Duplicate the records word for word, from the line with "Does [436,395] stand" up to and including the final line of the records.

:::

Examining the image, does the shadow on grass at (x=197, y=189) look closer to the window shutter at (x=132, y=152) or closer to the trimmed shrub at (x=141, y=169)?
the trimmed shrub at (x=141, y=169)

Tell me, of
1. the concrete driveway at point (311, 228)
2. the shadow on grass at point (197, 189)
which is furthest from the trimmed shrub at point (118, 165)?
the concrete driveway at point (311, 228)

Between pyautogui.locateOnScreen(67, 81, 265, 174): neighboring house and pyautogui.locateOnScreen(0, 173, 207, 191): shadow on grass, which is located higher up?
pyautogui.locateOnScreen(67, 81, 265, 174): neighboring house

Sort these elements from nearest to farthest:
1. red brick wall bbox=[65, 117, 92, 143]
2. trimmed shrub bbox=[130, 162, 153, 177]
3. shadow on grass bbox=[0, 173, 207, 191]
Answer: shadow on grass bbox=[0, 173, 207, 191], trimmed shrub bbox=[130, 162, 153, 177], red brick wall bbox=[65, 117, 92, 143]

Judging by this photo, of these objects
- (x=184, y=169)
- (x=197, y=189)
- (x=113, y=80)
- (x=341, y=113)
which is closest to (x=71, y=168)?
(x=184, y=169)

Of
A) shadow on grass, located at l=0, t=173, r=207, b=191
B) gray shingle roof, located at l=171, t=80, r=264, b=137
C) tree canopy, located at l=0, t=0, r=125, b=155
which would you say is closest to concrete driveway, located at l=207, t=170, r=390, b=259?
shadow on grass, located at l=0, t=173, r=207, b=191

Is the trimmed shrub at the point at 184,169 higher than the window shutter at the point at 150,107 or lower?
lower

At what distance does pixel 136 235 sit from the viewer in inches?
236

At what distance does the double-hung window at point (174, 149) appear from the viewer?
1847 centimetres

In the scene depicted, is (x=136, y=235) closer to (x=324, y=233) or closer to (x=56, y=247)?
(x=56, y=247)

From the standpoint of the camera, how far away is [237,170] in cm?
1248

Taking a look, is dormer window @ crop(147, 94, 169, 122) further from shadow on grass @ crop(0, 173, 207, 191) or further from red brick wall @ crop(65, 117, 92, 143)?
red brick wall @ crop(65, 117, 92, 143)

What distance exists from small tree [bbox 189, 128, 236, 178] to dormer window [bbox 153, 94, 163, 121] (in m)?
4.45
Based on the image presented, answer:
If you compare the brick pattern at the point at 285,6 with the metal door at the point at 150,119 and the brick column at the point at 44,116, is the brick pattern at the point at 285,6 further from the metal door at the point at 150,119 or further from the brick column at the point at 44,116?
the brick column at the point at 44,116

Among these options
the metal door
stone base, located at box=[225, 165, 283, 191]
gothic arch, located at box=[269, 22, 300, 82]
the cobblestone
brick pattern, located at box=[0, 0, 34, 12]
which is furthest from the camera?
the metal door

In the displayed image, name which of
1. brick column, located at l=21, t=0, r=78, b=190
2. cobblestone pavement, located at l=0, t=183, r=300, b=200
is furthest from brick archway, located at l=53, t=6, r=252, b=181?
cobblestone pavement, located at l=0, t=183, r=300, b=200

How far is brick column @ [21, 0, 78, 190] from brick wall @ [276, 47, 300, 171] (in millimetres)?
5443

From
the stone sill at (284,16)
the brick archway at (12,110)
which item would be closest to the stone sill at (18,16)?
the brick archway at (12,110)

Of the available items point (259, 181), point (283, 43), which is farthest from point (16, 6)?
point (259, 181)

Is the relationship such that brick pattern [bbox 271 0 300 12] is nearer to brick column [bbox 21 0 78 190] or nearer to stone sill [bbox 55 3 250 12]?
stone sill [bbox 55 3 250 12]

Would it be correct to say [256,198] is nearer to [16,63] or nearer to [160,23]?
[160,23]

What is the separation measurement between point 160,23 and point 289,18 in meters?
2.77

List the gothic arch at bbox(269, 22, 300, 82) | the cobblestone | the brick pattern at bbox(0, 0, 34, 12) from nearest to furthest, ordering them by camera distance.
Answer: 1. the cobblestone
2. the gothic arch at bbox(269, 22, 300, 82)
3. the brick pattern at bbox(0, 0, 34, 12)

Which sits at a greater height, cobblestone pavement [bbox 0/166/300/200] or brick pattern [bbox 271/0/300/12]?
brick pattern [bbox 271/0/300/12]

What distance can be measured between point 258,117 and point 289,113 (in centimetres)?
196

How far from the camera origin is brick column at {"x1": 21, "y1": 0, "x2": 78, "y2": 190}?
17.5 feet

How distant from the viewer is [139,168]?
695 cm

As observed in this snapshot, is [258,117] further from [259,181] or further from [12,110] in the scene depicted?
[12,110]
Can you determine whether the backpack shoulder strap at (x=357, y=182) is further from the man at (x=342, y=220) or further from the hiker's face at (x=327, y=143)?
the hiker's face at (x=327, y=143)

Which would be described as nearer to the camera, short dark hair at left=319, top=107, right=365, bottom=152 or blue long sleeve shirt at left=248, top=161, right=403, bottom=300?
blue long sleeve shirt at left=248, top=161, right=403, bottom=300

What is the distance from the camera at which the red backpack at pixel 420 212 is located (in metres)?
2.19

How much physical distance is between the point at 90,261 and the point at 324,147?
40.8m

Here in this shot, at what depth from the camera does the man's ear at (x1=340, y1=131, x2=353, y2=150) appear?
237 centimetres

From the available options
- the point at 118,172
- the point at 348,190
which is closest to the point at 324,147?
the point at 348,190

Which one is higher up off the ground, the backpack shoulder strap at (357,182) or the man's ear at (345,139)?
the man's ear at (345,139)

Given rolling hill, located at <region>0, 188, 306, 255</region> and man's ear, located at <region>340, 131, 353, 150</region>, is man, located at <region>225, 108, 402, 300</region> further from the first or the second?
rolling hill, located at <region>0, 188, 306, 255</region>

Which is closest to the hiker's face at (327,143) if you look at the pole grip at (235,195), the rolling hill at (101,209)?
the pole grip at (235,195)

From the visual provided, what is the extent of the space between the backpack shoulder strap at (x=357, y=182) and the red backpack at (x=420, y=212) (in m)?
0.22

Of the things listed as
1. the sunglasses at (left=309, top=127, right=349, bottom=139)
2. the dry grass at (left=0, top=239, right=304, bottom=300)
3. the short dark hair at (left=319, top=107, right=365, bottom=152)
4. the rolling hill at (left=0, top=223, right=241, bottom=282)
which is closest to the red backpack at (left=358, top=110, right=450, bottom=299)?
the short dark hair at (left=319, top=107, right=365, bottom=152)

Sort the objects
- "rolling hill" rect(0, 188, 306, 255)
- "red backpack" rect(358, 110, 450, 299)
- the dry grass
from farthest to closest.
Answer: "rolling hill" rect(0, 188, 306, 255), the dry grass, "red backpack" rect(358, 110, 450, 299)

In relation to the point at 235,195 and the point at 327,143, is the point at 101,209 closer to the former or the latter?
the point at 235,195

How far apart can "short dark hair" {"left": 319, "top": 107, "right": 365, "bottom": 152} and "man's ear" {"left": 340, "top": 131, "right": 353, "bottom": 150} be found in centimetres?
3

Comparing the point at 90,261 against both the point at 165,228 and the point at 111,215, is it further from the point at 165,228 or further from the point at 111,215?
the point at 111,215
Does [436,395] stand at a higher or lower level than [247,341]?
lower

:::

◆ Full response:
Does [436,395] stand at a higher or lower level than [247,341]?
lower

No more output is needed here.